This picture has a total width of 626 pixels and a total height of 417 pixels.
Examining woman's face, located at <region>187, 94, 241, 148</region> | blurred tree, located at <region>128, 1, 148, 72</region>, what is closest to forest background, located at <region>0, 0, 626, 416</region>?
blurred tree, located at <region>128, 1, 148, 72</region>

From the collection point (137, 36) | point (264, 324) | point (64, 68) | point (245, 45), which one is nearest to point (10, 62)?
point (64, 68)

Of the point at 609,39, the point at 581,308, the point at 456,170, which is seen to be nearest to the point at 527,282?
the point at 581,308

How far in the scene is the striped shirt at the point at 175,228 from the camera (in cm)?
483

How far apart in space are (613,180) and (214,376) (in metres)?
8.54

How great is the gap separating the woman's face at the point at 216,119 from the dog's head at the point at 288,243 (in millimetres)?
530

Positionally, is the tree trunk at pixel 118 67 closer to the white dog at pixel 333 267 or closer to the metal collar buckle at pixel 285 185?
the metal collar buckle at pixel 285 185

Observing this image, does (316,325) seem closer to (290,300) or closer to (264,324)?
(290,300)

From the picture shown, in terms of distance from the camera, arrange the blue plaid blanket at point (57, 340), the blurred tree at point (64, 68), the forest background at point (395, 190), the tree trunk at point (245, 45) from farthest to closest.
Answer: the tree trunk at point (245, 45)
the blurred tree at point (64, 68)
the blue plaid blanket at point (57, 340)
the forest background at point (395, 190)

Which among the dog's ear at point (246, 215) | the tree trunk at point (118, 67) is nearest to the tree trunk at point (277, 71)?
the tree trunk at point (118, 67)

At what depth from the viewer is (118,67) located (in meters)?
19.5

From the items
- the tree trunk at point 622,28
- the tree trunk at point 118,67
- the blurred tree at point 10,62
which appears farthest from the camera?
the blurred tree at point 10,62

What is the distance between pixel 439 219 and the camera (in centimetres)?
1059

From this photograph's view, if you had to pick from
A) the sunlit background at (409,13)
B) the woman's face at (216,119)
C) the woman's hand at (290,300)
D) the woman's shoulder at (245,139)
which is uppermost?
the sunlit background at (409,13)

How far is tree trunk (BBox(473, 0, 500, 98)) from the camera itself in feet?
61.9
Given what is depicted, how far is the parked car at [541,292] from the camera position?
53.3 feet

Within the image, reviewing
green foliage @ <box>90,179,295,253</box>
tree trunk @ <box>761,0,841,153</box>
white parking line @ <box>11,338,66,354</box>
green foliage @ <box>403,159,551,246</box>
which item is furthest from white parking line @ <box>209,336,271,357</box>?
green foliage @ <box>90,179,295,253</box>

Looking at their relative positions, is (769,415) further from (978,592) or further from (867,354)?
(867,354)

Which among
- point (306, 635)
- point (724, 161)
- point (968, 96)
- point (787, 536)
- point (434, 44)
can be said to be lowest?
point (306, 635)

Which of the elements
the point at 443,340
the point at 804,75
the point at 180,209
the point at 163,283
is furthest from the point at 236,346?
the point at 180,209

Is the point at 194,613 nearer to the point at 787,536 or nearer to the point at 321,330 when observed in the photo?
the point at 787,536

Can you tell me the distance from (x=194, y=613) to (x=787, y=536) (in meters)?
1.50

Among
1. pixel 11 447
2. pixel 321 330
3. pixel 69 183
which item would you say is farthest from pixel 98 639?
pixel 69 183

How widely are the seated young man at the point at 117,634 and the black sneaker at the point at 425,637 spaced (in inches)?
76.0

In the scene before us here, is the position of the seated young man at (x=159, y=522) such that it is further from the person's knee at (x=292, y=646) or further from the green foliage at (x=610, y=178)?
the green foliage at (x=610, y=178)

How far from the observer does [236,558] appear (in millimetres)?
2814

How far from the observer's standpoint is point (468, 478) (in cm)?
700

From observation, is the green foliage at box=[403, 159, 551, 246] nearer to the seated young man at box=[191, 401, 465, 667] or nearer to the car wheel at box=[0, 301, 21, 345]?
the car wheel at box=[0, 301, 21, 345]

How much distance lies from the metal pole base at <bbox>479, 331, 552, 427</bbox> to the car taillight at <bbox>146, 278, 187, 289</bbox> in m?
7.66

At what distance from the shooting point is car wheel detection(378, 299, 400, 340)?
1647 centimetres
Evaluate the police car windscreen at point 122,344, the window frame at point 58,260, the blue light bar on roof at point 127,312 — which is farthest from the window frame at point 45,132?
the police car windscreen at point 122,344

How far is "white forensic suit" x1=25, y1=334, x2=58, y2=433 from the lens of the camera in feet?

--

Swap "camera" for "observer" wherever it occurs in the data, and write out all of the data again with nothing else changed.

● Output of the task:
This picture has a total width of 626 pixels and a total height of 417 pixels.
Examining woman's face, located at <region>187, 94, 241, 148</region> | blurred tree, located at <region>128, 1, 148, 72</region>, what is closest to forest background, located at <region>0, 0, 626, 416</region>?
blurred tree, located at <region>128, 1, 148, 72</region>

From the collection point (137, 36) | point (264, 324) | point (64, 68) | point (245, 45), which one is nearest to point (10, 62)?
point (64, 68)

Of the point at 609,39, the point at 581,308, the point at 456,170, which is seen to be nearest to the point at 527,282?
the point at 581,308

How far in the scene is the striped shirt at the point at 175,228 from the observer (in cm)?
483

How far apart in space are (613,180) and (214,376) (in metres)?
8.54

How great is the gap separating the woman's face at the point at 216,119 from the dog's head at the point at 288,243 (in millimetres)?
530

Positionally, is the tree trunk at pixel 118 67 closer to the white dog at pixel 333 267 or closer to the metal collar buckle at pixel 285 185?
the metal collar buckle at pixel 285 185

Observing this image, does (316,325) seem closer to (290,300) or closer to (264,324)?
(290,300)

From the picture shown, in terms of distance from the observer, arrange the blue plaid blanket at point (57, 340), the blurred tree at point (64, 68), the forest background at point (395, 190), the tree trunk at point (245, 45) from farthest to closest.
Answer: the tree trunk at point (245, 45)
the blurred tree at point (64, 68)
the blue plaid blanket at point (57, 340)
the forest background at point (395, 190)

Which among the dog's ear at point (246, 215) | the tree trunk at point (118, 67) is nearest to the tree trunk at point (277, 71)?
the tree trunk at point (118, 67)

At what depth from the viewer is (118,67) located (in meters)?
19.5

From the items
- the tree trunk at point 622,28
- the tree trunk at point 118,67
- the blurred tree at point 10,62
which appears farthest from the observer?
the blurred tree at point 10,62

What is the distance between pixel 439 219 and the observer (in centimetres)?
1059

From this photograph's view, if you had to pick from
A) the sunlit background at (409,13)
B) the woman's face at (216,119)
C) the woman's hand at (290,300)
D) the woman's shoulder at (245,139)
which is uppermost?
the sunlit background at (409,13)

How far is tree trunk (BBox(473, 0, 500, 98)) from the observer itself in feet?
61.9
Given what is depicted, how far is the parked car at [541,292] from the observer position?
53.3 feet

Within the image, reviewing
green foliage @ <box>90,179,295,253</box>
tree trunk @ <box>761,0,841,153</box>
white parking line @ <box>11,338,66,354</box>
green foliage @ <box>403,159,551,246</box>
which item is furthest from white parking line @ <box>209,336,271,357</box>?
green foliage @ <box>90,179,295,253</box>

Looking at their relative positions, is (769,415) further from (978,592) or further from (867,354)?
(867,354)

Which among
- point (306, 635)
- point (724, 161)
- point (968, 96)
- point (787, 536)
- point (434, 44)
can be said to be lowest?
point (306, 635)

Which of the elements
the point at 443,340
the point at 804,75
the point at 180,209
the point at 163,283
is furthest from the point at 236,346?
the point at 180,209

Is the point at 194,613 nearer to the point at 787,536 or nearer to the point at 321,330 when observed in the photo?
the point at 787,536

Can you tell me the distance from (x=194, y=613) to (x=787, y=536) (in meters)?
1.50

Among
1. pixel 11 447
2. pixel 321 330
3. pixel 69 183
which item would you say is farthest from pixel 98 639?
pixel 69 183

How widely are the seated young man at the point at 117,634 and the black sneaker at the point at 425,637 spaced (in inches)?
76.0

In the scene before us here, is the position of the seated young man at (x=159, y=522) such that it is further from the person's knee at (x=292, y=646) or further from the green foliage at (x=610, y=178)?
the green foliage at (x=610, y=178)

How far from the observer does [236,558] appear (in millimetres)?
2814

How far from the observer's standpoint is point (468, 478) (in cm)?
700

From observation, is the green foliage at box=[403, 159, 551, 246] nearer to the seated young man at box=[191, 401, 465, 667] or nearer to the car wheel at box=[0, 301, 21, 345]?
the car wheel at box=[0, 301, 21, 345]

How much distance lies from the metal pole base at <bbox>479, 331, 552, 427</bbox> to the car taillight at <bbox>146, 278, 187, 289</bbox> in m?
7.66

At what distance from the shooting point is car wheel detection(378, 299, 400, 340)?
1647 centimetres
Evaluate the police car windscreen at point 122,344, the window frame at point 58,260, the blue light bar on roof at point 127,312 — which is farthest from the window frame at point 45,132?
the police car windscreen at point 122,344

How far is "white forensic suit" x1=25, y1=334, x2=58, y2=433 from the lens of the observer in feet?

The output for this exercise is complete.